PROVIDED PASSAGE:
╔══
John 3:30 NLT

He must become greater and greater. And I must become less and less. John 3:30

Monday, July 30, 2018

Coming Full Circle: A Teardown and Rebuild Job




John 12:24-25 New Living Translation (NLT)


John 12:24-25 New Living Translation (NLT)
24 I tell you the truth, unless a kernel of wheat is planted in the soil and dies, it remains alone. But its death will produce many new kernels—a plentiful harvest of new lives. 25 Those who love their life in this world will lose it. Those who care nothing for their life in this world will keep it for eternity. 
Over the last two weeks I have been transitioning back to Houston, my homeland and hometown.  I haven't often thought of it this way but I've spent most of my life right here.  I grew up in the elementary school years in Kingwood, them moved to Dallas and later to Lubbock for school.  After Lubbock I was intent on not going back to Houston, yet I wound up there after graduation so I could go to graduate school at the University of Houston.  In my wisdom at the time, I swore it would be just for a couple of years and then we would go somewhere else.  A full twelve years later, I followed God's call to Everett, Washington.  Now after 5 years, He has called us back to Houston.

It is so interesting to me that God would bring our family full-circle, coming right back to the city we left.  I remember telling numerous people who asked me over the last 5 years that I didn't see God ever taking us back to Texas.  I always described Seattle as the first step in God's journey and imagined other destinations, perhaps even outside of the United States in our future.  It seems God has His own plans.  And in a sense I was right at the time.  Seattle and the Pacific Northwest were just the first step in God's plan to tear down and completely rebuild me.  That is what He always seeks to do, to make things new in you and I.  It isn't a renovation.  It's a complete teardown and rebuild job.
╚══
Entries from a dataset:
╔══
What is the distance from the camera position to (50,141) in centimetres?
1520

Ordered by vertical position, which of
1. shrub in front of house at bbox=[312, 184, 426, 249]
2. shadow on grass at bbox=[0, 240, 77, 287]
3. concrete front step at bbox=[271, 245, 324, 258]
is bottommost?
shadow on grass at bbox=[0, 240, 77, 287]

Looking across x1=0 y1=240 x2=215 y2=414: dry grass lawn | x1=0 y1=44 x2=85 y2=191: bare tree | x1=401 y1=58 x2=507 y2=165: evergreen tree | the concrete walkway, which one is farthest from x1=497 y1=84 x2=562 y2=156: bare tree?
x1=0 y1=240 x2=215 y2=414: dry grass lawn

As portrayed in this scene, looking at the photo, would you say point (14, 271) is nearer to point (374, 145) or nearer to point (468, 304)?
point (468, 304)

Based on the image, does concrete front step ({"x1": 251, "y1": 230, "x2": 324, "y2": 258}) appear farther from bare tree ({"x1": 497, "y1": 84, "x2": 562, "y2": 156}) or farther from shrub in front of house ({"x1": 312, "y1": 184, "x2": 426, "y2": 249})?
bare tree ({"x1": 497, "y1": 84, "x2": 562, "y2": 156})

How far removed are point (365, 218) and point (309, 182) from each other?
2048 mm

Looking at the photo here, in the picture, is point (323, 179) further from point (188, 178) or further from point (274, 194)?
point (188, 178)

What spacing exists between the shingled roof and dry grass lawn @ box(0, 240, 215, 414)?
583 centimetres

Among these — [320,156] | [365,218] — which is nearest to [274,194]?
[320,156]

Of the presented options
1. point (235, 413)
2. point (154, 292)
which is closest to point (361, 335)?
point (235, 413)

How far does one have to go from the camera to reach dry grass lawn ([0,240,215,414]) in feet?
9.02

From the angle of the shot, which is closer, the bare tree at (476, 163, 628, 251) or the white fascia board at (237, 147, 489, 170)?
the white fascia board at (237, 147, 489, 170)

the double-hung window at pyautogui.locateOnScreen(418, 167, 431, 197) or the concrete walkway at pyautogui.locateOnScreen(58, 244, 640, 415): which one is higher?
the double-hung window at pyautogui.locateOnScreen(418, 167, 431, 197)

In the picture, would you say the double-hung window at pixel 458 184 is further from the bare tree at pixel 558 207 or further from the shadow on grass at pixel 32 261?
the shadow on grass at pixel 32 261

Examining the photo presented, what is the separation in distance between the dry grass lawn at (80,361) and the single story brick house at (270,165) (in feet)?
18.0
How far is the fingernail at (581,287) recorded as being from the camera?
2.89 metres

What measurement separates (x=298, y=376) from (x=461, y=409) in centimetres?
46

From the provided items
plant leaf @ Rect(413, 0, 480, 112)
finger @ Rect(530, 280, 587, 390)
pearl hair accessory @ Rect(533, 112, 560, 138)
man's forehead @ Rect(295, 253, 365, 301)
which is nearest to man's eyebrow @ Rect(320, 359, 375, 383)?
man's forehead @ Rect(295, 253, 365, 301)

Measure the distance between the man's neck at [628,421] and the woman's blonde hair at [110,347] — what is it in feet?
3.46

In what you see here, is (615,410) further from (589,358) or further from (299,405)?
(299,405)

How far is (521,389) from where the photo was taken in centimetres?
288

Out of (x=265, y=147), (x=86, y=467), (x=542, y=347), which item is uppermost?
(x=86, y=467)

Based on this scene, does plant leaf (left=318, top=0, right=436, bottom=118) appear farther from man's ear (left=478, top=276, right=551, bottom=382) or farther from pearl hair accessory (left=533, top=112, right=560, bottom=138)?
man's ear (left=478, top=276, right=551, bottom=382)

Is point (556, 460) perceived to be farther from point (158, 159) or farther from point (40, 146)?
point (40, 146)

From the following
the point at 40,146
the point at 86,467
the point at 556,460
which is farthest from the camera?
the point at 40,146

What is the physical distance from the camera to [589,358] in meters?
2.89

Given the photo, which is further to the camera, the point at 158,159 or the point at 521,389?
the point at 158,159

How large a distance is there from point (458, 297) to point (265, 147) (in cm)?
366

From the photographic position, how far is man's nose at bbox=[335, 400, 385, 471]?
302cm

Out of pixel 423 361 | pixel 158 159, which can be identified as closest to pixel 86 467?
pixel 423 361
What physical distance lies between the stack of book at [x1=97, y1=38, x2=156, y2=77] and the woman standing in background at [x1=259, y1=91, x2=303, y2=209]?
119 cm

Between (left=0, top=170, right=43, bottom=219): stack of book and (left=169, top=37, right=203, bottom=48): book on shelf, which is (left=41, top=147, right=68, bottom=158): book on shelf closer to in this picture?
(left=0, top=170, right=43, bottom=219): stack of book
╚══
REQUIRED TASKS:
A) In the blog post, how many years did the writer spend in Everett, Washington, before being called back to Houston?
B) Echo the listing verbatim, from the line containing "Is point (556, 460)" through the end of the listing, with both ends included.

TASK-BY-TASK RESULTS:
A) Five years.

B)
Is point (556, 460) perceived to be farther from point (158, 159) or farther from point (40, 146)?
point (40, 146)

From the following
the point at 40,146
the point at 86,467
the point at 556,460
which is farthest from the camera?
the point at 40,146

What is the physical distance from the camera to [589,358] in meters?
2.89

Given the photo, which is further to the camera, the point at 158,159 or the point at 521,389?
the point at 158,159

How large a distance is there from point (458, 297) to point (265, 147) (in cm)?
366

From the photographic position, how far is man's nose at bbox=[335, 400, 385, 471]?
302cm

Out of pixel 423 361 | pixel 158 159, which can be identified as closest to pixel 86 467?
pixel 423 361
What physical distance lies between the stack of book at [x1=97, y1=38, x2=156, y2=77] and the woman standing in background at [x1=259, y1=91, x2=303, y2=209]?
119 cm

Between (left=0, top=170, right=43, bottom=219): stack of book and (left=169, top=37, right=203, bottom=48): book on shelf, which is (left=41, top=147, right=68, bottom=158): book on shelf closer to in this picture?
(left=0, top=170, right=43, bottom=219): stack of book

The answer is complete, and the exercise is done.